Mr Han said the “biggest problem” in the Government selling the PWP to the people was “a lack of public confidence in the Government.”
“This is evident in the quick way many dismissed the White Paper even before reading its contents,” he wrote.
“Tackling this erosion of confidence and trust must be a top priority of the Government or it will face even more problems from a sceptical public.”
In a paper on the year-long Our Singapore National Conversation which took place in 2013, the Lee Kuan Yew School of Public Policy asked how the Government could “rebuild trust with Singaporeans”, following the momentous general election of 2011.
Later the same year, in September, the government newspaper, the Straits Times, had a full page article by David Chan, director of the Behavioural Sciences Institute, Lee Kuan Yew Fellow and Professor of Psychology at the Singapore Management University, delving into the question of trust in the government.
And more recently, in March 2014, it was Deputy Prime Minister, Tharman Shanmugaratnam, who spoke on the issue.
Describing it as a “broader challenge”, Mr Tharman said the bigger challenge for the Government was “retaining public trust in Government in a new and more challenging social and economic environment.”
“Trust in governments has fallen in many countries in recent years, possibly because of declining economic well-being, a growing sense of polarisation in society, and the lack of effective government responses,” Mr Tharman said.
He too referred to the Edelman Trust Barometer, saying that the study showed that “public trust in most governments, and in government leaders, has fallen.”
“In more than half of the countries surveyed last year, the majority of their populations no longer trust governments to do what is right,” the DPM said.
However, he added, “Fortunately, trust in government as an institution, as well as trust in government leaders, has remained significantly higher in Singapore in recent years than for the global average in this survey.”

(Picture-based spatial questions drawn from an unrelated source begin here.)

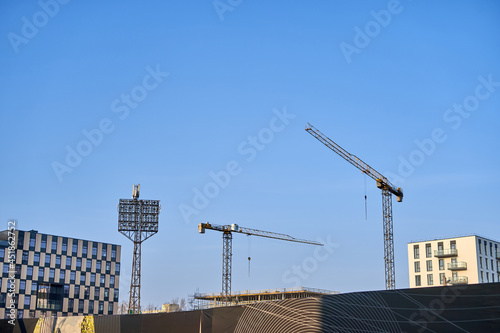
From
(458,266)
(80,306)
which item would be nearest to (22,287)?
(80,306)

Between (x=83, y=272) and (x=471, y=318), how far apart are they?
9245 centimetres

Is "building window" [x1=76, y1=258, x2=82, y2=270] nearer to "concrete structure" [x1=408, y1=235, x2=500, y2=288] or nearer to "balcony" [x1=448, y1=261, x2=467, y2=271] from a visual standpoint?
"concrete structure" [x1=408, y1=235, x2=500, y2=288]

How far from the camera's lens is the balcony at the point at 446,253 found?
92.2 meters

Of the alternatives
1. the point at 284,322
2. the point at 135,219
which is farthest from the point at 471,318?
the point at 135,219

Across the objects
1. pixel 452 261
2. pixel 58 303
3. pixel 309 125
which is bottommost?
pixel 58 303

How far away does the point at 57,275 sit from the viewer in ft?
328

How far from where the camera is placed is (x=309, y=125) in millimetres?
97188

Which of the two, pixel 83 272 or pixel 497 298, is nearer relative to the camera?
pixel 497 298

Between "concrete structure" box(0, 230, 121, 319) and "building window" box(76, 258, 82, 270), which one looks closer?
"concrete structure" box(0, 230, 121, 319)

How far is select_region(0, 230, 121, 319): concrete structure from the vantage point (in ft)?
307

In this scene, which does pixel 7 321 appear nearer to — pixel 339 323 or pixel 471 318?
pixel 339 323

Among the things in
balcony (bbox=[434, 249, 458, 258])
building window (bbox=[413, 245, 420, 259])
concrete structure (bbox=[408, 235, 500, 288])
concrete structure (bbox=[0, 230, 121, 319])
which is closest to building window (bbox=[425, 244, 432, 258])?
concrete structure (bbox=[408, 235, 500, 288])

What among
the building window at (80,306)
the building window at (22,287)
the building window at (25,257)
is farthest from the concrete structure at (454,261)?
the building window at (22,287)

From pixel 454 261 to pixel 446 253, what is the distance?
5.39ft
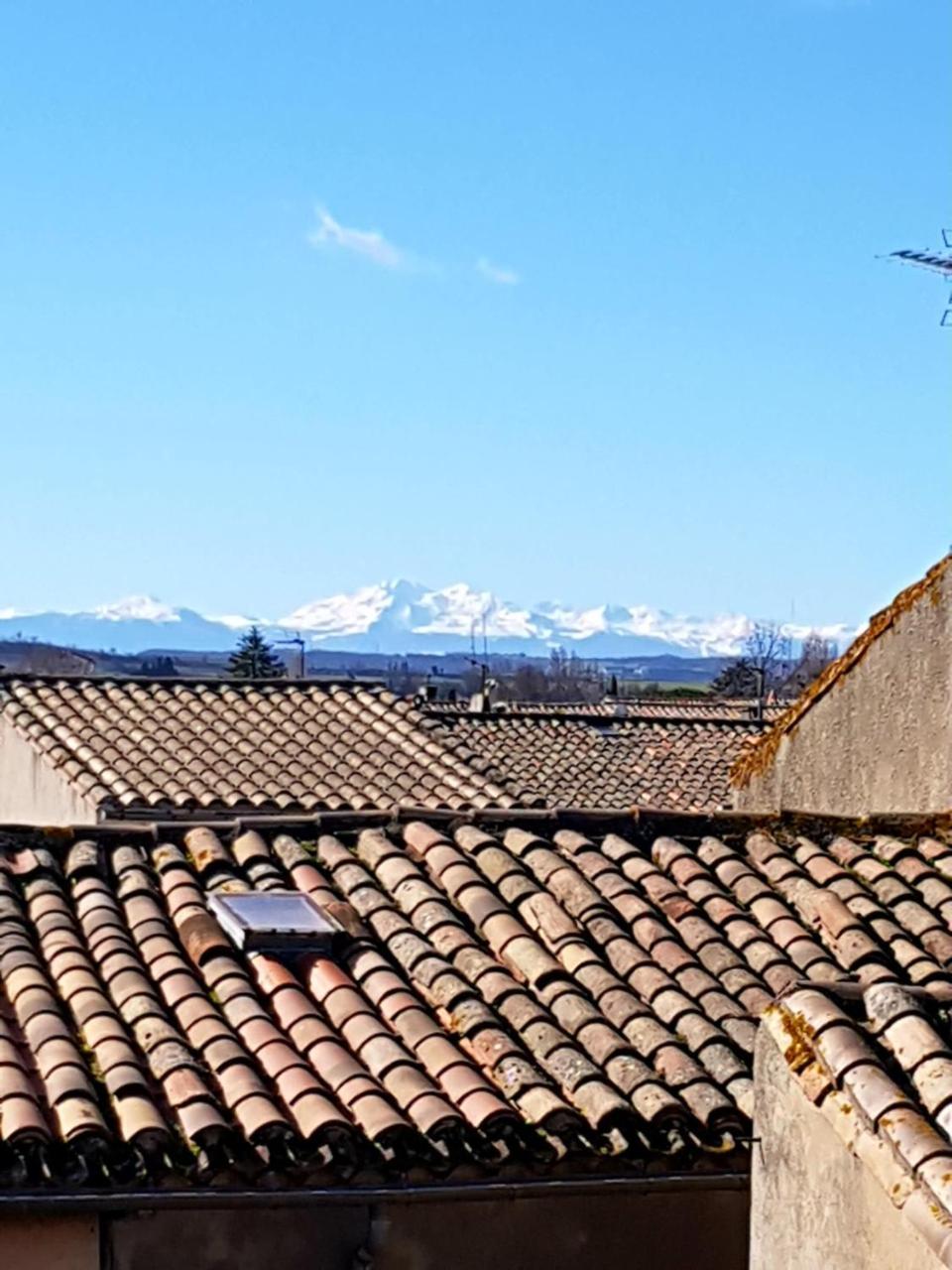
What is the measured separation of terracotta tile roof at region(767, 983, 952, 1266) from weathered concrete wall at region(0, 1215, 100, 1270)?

And in remarks which are more reasonable and rational than the seemingly blind adulation with which Mr Foo accorded the Edelman study, Mr Tharman cautioned that “we cannot read too much into perception surveys, or take too much comfort from them.”
“But the broad conclusions are clear enough,” he said. “We operate today from a position of broad public confidence in the Government, and equally, we have to work hard to keep this trust in Government that has been built up over the years. Nothing is permanent, and the ease with which trust has slipped in many countries is a warning.”
Mr Tharman further cautioned that “if we end up with the deep scepticism about government seen in many other countries, it will reduce our space for manoeuvre, both in making difficult domestic policy decisions in Singaporeans’ long term interests and in managing our external relations.”
He called on “the civil service, working with political leaders” to “do all we can to preserve and build on public trust in Government.”
So, in conclusion, it is unwise to dismiss, like Mr Foo and Dr Puthucheary did, those who caution or who raise concerns about the level of public trust in the government.
Indeed, Mr Tharman, and the many others mentioned above, including Ms Lim, are wise in keeping a spotlight on the issue and issuing reminders of the importance of trust between the government and the people.
It is those who frivolously dismiss such caution who are in fact jaundiced in their views, and would do Singapore no good by opposing for the sake of opposing.